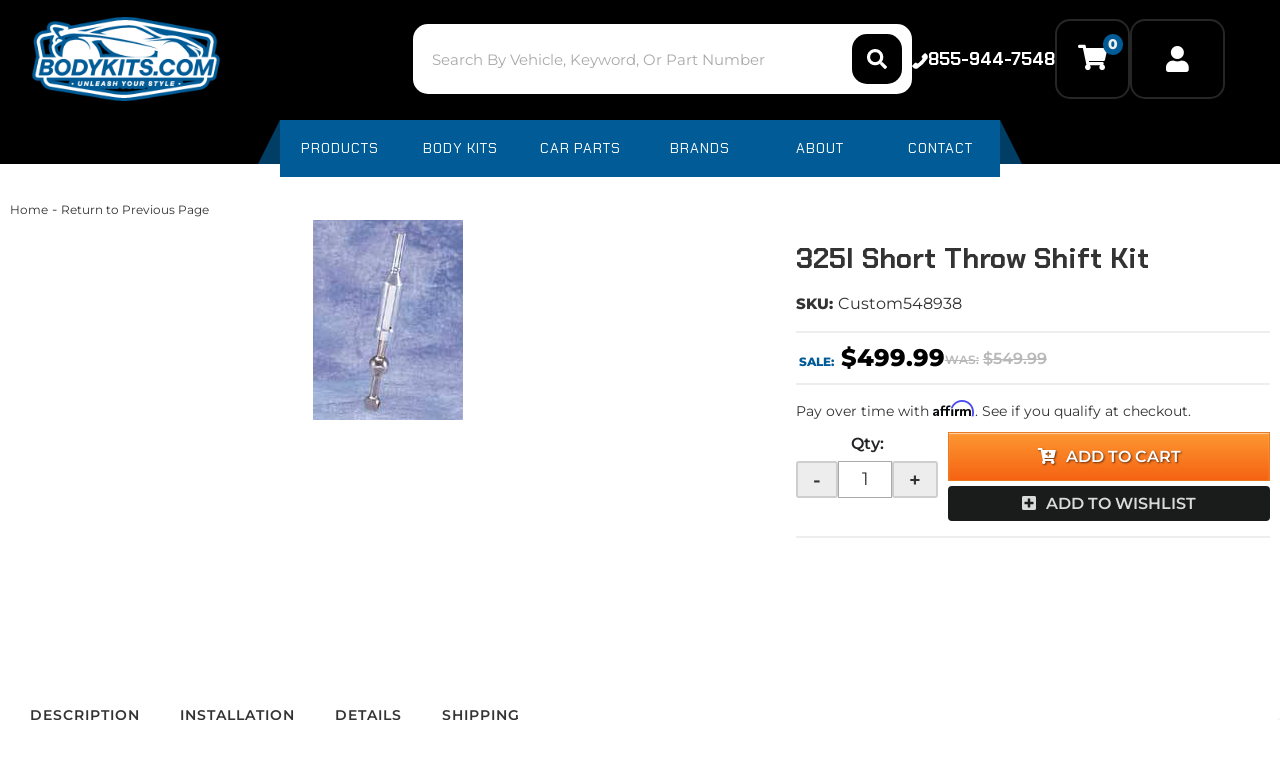

--- FILE ---
content_type: text/css;charset=UTF-8
request_url: https://www.bodykits.com/files/css/pl-styles.css
body_size: 1552
content:
:root{--sui-primary-color:#0c5db3;--sui-secondary-color:#970f03}#sub-categories-container{grid-template-columns:repeat(2,1fr)!important;position:relative;margin-top:45px!important}.wsm-cat-image-descrip-wrapper+#sub-categories-container:not(:empty):before{content:"Sub Categories";display:block;font-size:21px;font-weight:600;position:absolute;top:-45px}#sub-category-img img{object-fit:contain!important}#sub-category a{color:#333}@media only screen and (min-width:768px){#sub-categories-container{grid-template-columns:repeat(3,1fr)!important}}@media only screen and (min-width:992px){#sub-categories-container{grid-template-columns:repeat(4,1fr)!important}}.home-ymm .Sui-FitmentSelector--select{height:42px!important;line-height:1;font-size:16px;padding:10px!important}.fitmentSelector_root__GJJRN.fitmentSelector_vertical__HHUO4{padding:5px 0!important;background:#eeeeee00!important}.Sui-FacetFilter--facet-title.pl-fitment-header{background:var(--dark1)!important;font-family:var(--font2)!important;padding:15px;color:var(--white);font-size:18px!important;margin-bottom:5px;font-weight:400}#pl-search-page-container .Sui-FitmentSelector--select{border:1px solid var(--dark1)!important;padding:15px 10px;font-weight:600}.SuiButton .primary .fitmentSelector_styledSearchBtn__-5IGp .fitmentSelector_styledSearchBtnVertical__cZyKH .Sui-FitmentSelector--searchBtn #pl-search-page-container .Sui-FitmentSelector--clearBtn,#pl-search-page-container .Sui-FitmentSelector--searchBtn{padding:10px 20px!important;border-radius:2px;color:var(--light1)!important;background:var(--dark1)!important;text-transform:uppercase!important;font-weight:600}.SuiButton:disabled{opacity:1!important}#pl-search-page-container .Sui-FitmentSelector--clearBtn,#pl-search-page-container .Sui-FitmentSelector--searchBtn .SuiButton .secondary .fitmentSelector_styledClearBtn__5oNQb .Sui-FitmentSelector--clearBtn .SuiButton .secondary .fitmentSelector_styledClearBtn__5oNQb .Sui-FitmentSelector--clearBtn{color:var(--dark1)!important;border:1px solid var(--dark1)!important}.productListItem_root__tdvmV .productListItem_badge__7AOrD{background-color:var(--sui-primary-color)!important;right:unset!important;left:0!important;border-radius:3px}.productListItem_styledSearchResultItem__FJ78x.productListItem_vertical__fwshM .productListItem_right__Nyjag{margin-top:auto}.Sui-ProductListItem-Container--brand_name{margin-top:4px!important}.searchPage-module_facetButton__ELAqo{color:white!important;background-color:var(--sui-primary-color)!important;border:1px solid var(--sui-primary-color)!important}.facetFilter_sectionTitle__yPgir.facetFilter_collapsible__1e5kc.facetFilter_styledTitle__YaRgT.Sui-FacetFilter--facet-title{padding:8px 8px;margin-bottom:0;border:0;background-color:#e1e1e1}.Sui-FacetFilter--expand-collapse-btn{padding:0 1rem;font-size:.5rem;align-items:center;display:flex}.facetFilterModal-module_button__fZDY3.facetFilterModal-module_primary__xPF5k{background-color:var(--dark1)!important;line-height:1;padding:10px 20px;text-transform:uppercase;font-weight:600;border-radius:3px;border:0}.facetFilterModal-module_button__fZDY3.facetFilterModal-module_secondary__eTjYf{border:1px solid var(--dark1)!important;color:var(--dark1)!important;background:#fff;line-height:1;padding:10px 20px;text-transform:uppercase;font-weight:600;border-radius:3px}div[class*=facetFilterModal-module_modalHeader]{background:#fff0}.searchBar-module_searchBarBtnContainer__C6Fxk{background:#fff!important;padding:10px;border-radius:15px}.searchBar_inputContainer__v6-Et.searchBar_inputContainerStyled__ho869{border:none;box-shadow:none}.searchBar_searchBarInputContainer__VMTsk .Sui-SearchBar--search-button{width:max-content;padding:15px;height:auto;background-color:#000!important;border-radius:15px;display:flex}.searchBar_styledButton__stNhX span{overflow:hidden;display:none}.searchBar_searchIcon__FIulJ{display:block!important}.SuiInput.searchBar_inputStyled__QFG03.searchBar_input__gAxMi.Sui-SearchBar--search-input{border-radius:15px 0 0 15px!important}.searchBar_input__gAxMi{padding-right:16px}.Sui-modal button.Sui-SearchBar--search-button{border-radius:0 15px 15px 0}#pl-fitment-selector-container{flex-grow:1;background-color:#fff;border-radius:15px;overflow:hidden;padding:14px;width:100%;justify-content:center}.home-ymm .Sui-FitmentSelector--searchBtn:hover{opacity:.8}#pl-components button.Pl-filter-results--button{background-color:#fff0}.alert_root__vB6WV.alert_success__ALcFF.alert_styled__3ODqb.searchPage-module_fitmentVerifier__ydWXZ.Sui-Alert--root.alert_styled__3ODqb.alert_success__ALcFF{border:1px solid var(--sui-primary-color)}.searchPage-module_similarMsg__tHwhG.Pl-PartslogicProductListWrapper--similar-msg{display:none}.facetSection_checkboxContainer__9PtSu.facetSection_styledCheckboxContainer__9no2D.Sui-FacetSection-checkbox-container{line-height:100%}.SuiButton.primary.searchBarSuggestions_styledViewMoreBtn__dy1kd{background-color:var(--sui-primary-color)!important}.fitmentSelectorModal-module_modalBody__43v-8 .Sui-FitmentSelector--actions .Sui-FitmentSelector--clearBtn{color:var(--dark1)!important;border:1px solid var(--dark1)!important;text-transform:uppercase!important;font-weight:600}#pl-components button[class*=searchPage-module_fitmentButton],.Sui-modal .Sui-FitmentSelector--actions button.Sui-FitmentSelector--searchBtn{color:var(--light1)!important;background:var(--dark1)!important;text-transform:uppercase!important;font-weight:600}.Sui-SearchBar--section-container-category,.Sui-SearchBar--section-container-brand{display:none}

---------------

◆ Task to complete:
In your copy, include no pictures, but set down every record exactly.

◆ Response below:
--- FILE ---
content_type: text/css;charset=UTF-8
request_url: https://www.bodykits.com/files/css/pl-styles.css
body_size: 1552
content:
:root{--sui-primary-color:#0c5db3;--sui-secondary-color:#970f03}#sub-categories-container{grid-template-columns:repeat(2,1fr)!important;position:relative;margin-top:45px!important}.wsm-cat-image-descrip-wrapper+#sub-categories-container:not(:empty):before{content:"Sub Categories";display:block;font-size:21px;font-weight:600;position:absolute;top:-45px}#sub-category-img img{object-fit:contain!important}#sub-category a{color:#333}@media only screen and (min-width:768px){#sub-categories-container{grid-template-columns:repeat(3,1fr)!important}}@media only screen and (min-width:992px){#sub-categories-container{grid-template-columns:repeat(4,1fr)!important}}.home-ymm .Sui-FitmentSelector--select{height:42px!important;line-height:1;font-size:16px;padding:10px!important}.fitmentSelector_root__GJJRN.fitmentSelector_vertical__HHUO4{padding:5px 0!important;background:#eeeeee00!important}.Sui-FacetFilter--facet-title.pl-fitment-header{background:var(--dark1)!important;font-family:var(--font2)!important;padding:15px;color:var(--white);font-size:18px!important;margin-bottom:5px;font-weight:400}#pl-search-page-container .Sui-FitmentSelector--select{border:1px solid var(--dark1)!important;padding:15px 10px;font-weight:600}.SuiButton .primary .fitmentSelector_styledSearchBtn__-5IGp .fitmentSelector_styledSearchBtnVertical__cZyKH .Sui-FitmentSelector--searchBtn #pl-search-page-container .Sui-FitmentSelector--clearBtn,#pl-search-page-container .Sui-FitmentSelector--searchBtn{padding:10px 20px!important;border-radius:2px;color:var(--light1)!important;background:var(--dark1)!important;text-transform:uppercase!important;font-weight:600}.SuiButton:disabled{opacity:1!important}#pl-search-page-container .Sui-FitmentSelector--clearBtn,#pl-search-page-container .Sui-FitmentSelector--searchBtn .SuiButton .secondary .fitmentSelector_styledClearBtn__5oNQb .Sui-FitmentSelector--clearBtn .SuiButton .secondary .fitmentSelector_styledClearBtn__5oNQb .Sui-FitmentSelector--clearBtn{color:var(--dark1)!important;border:1px solid var(--dark1)!important}.productListItem_root__tdvmV .productListItem_badge__7AOrD{background-color:var(--sui-primary-color)!important;right:unset!important;left:0!important;border-radius:3px}.productListItem_styledSearchResultItem__FJ78x.productListItem_vertical__fwshM .productListItem_right__Nyjag{margin-top:auto}.Sui-ProductListItem-Container--brand_name{margin-top:4px!important}.searchPage-module_facetButton__ELAqo{color:white!important;background-color:var(--sui-primary-color)!important;border:1px solid var(--sui-primary-color)!important}.facetFilter_sectionTitle__yPgir.facetFilter_collapsible__1e5kc.facetFilter_styledTitle__YaRgT.Sui-FacetFilter--facet-title{padding:8px 8px;margin-bottom:0;border:0;background-color:#e1e1e1}.Sui-FacetFilter--expand-collapse-btn{padding:0 1rem;font-size:.5rem;align-items:center;display:flex}.facetFilterModal-module_button__fZDY3.facetFilterModal-module_primary__xPF5k{background-color:var(--dark1)!important;line-height:1;padding:10px 20px;text-transform:uppercase;font-weight:600;border-radius:3px;border:0}.facetFilterModal-module_button__fZDY3.facetFilterModal-module_secondary__eTjYf{border:1px solid var(--dark1)!important;color:var(--dark1)!important;background:#fff;line-height:1;padding:10px 20px;text-transform:uppercase;font-weight:600;border-radius:3px}div[class*=facetFilterModal-module_modalHeader]{background:#fff0}.searchBar-module_searchBarBtnContainer__C6Fxk{background:#fff!important;padding:10px;border-radius:15px}.searchBar_inputContainer__v6-Et.searchBar_inputContainerStyled__ho869{border:none;box-shadow:none}.searchBar_searchBarInputContainer__VMTsk .Sui-SearchBar--search-button{width:max-content;padding:15px;height:auto;background-color:#000!important;border-radius:15px;display:flex}.searchBar_styledButton__stNhX span{overflow:hidden;display:none}.searchBar_searchIcon__FIulJ{display:block!important}.SuiInput.searchBar_inputStyled__QFG03.searchBar_input__gAxMi.Sui-SearchBar--search-input{border-radius:15px 0 0 15px!important}.searchBar_input__gAxMi{padding-right:16px}.Sui-modal button.Sui-SearchBar--search-button{border-radius:0 15px 15px 0}#pl-fitment-selector-container{flex-grow:1;background-color:#fff;border-radius:15px;overflow:hidden;padding:14px;width:100%;justify-content:center}.home-ymm .Sui-FitmentSelector--searchBtn:hover{opacity:.8}#pl-components button.Pl-filter-results--button{background-color:#fff0}.alert_root__vB6WV.alert_success__ALcFF.alert_styled__3ODqb.searchPage-module_fitmentVerifier__ydWXZ.Sui-Alert--root.alert_styled__3ODqb.alert_success__ALcFF{border:1px solid var(--sui-primary-color)}.searchPage-module_similarMsg__tHwhG.Pl-PartslogicProductListWrapper--similar-msg{display:none}.facetSection_checkboxContainer__9PtSu.facetSection_styledCheckboxContainer__9no2D.Sui-FacetSection-checkbox-container{line-height:100%}.SuiButton.primary.searchBarSuggestions_styledViewMoreBtn__dy1kd{background-color:var(--sui-primary-color)!important}.fitmentSelectorModal-module_modalBody__43v-8 .Sui-FitmentSelector--actions .Sui-FitmentSelector--clearBtn{color:var(--dark1)!important;border:1px solid var(--dark1)!important;text-transform:uppercase!important;font-weight:600}#pl-components button[class*=searchPage-module_fitmentButton],.Sui-modal .Sui-FitmentSelector--actions button.Sui-FitmentSelector--searchBtn{color:var(--light1)!important;background:var(--dark1)!important;text-transform:uppercase!important;font-weight:600}.Sui-SearchBar--section-container-category,.Sui-SearchBar--section-container-brand{display:none}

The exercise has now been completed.